Categoría (El libro y la lectura, General) por Manu de Ordoñana, Ana Merino y Ane Mayoz el 27-07-2024
De Bernard Pivot
(1935-2024) es imprescindible elogiar su compromiso con los libros y lo
que transmitió con ellos desde la televisión, hasta el punto de
convertir en lector a toda una nación: Francia. Creó ese binomio
exitoso, los libros y la televisión, y se lamentó de que no hubiera
existido antes ese medio de difusión. Fue un periodista que supo
transmitir y entretener, además de enseñar. Fue el alma de famosos
programas en los que comentaban lecturas; un auténtico francés,
cosmopolita, entusiasta también del vino y del fútbol.
“Nunca dejé que nadie abriera los paquetes de mis libros. Es un
placer abrirlos, así con la mano, leer la carátula, mirar la
dedicatoria, empezar a leerlo… es la sensualidad”.
Su relación con la televisión tiene una denominación: Apostrophes.
Quince años, entre 1975 y 1990, se mantuvo en antena este programa en
el que hablaban sobre libros; los colocó en el centro del debate
público. Duraba setenta minutos, en horario estelar y en directo; y con
un público —también en plató— entregado que podía alcanzar entre tres y
seis millones de espectadores. Un espacio que hizo de la conversación en
torno a la literatura un verdadero acontecimiento.
“En Apostrophes no hablamos de literatura, hablamos de libros”.

▶ _Datos de origen_
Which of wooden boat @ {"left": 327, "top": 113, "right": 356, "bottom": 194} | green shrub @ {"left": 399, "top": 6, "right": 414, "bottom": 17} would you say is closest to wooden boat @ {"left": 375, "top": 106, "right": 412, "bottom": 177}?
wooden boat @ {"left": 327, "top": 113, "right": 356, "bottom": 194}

▶ _Ejercicios_
1. Según el texto sobre Bernard Pivot, ¿entre qué años se mantuvo Apostrophes en antena?
2. Enumera los gestos que, según la cita de Pivot recogida en el texto sobre Bernard Pivot, componen el placer de abrir los paquetes de sus libros.
3. Prolonga el texto sobre Bernard Pivot a partir de su última frase.

▶ _Respuestas en orden_
1. Entre 1975 y 1990.

2. Abrirlos con la mano; leer la carátula; mirar la dedicatoria; empezar a leerlo.

3.
Cuando se lo presentó al director del principal canal de entonces, le dijo que quería producir “un magacín de ideas a partir de los libros”,
así como reunir gente que, de otra manera, jamás coincidiría. Para ello
se impuso varias normas: las preguntas debían ser cortas; cualquier
respuesta, incluso decepcionante, tendría más importancia que la
pregunta; no podía olvidar que el telespectador también preguntaba y que
él tenía que escuchar la respuesta.
Y así lo hizo: Bernard Pivot en ocasiones no intervenía, sabía
mantenerse a distancia; se autodefinía no como un crítico, sino como “un
correo”, se comparaba con el que trae la información, los comentarios,
el que recorre la ciudad, aunque en este caso él no se moviera del
lugar. Trataba de ser claro y entretenido. Sin duda, lo logró. Se sirvió
de su ingenio y de su socarronería para atrapar al espectador y, sobre
todo, era hábil en el manejo de los egos presentes en el estudio,
mediaba entre ellos y los espectadores.
Esos egos, con los que tenía que contar, se mostraban adheridos, por
lo general y en distinta medida, a un escritor. Aunque sabía que los
actores también los poseían, era más fácil hablar con los escritores,
porque son artesanos y cuando se ponen a la tarea están solos consigo
mismo.
“En cada programa parto de este postulado: el público no sabe nada,
yo tampoco, y los intelectuales y escritores saben muchas cosas. Sin
embargo, habiendo yo leído sus libros, sé lo suficiente como para ser el
mediador entre la ignorancia de unos, que no piden otra cosa que
aprender, y el conocimiento de los demás, que no piden otra cosa que
transmitir su saber. Un programa de Apostrophes de éxito es
aquel en el que los telespectadores salen mejor informados, más cultos,
menos ignorantes de lo que eran antes del programa, sienten el deseo
irresistible de saber más y, para ello, compran y leen los libros sobre
los que hemos conversado”.
Su pasión y su esfuerzo eran notables. También su preparación. Él se
pasaba el día leyendo, subrayando el libro, preparando. De ahí que los
entrevistados, en general, concurrían con cierta inquietud, puesto que
sabía sobre sus obras más que ellos mismos.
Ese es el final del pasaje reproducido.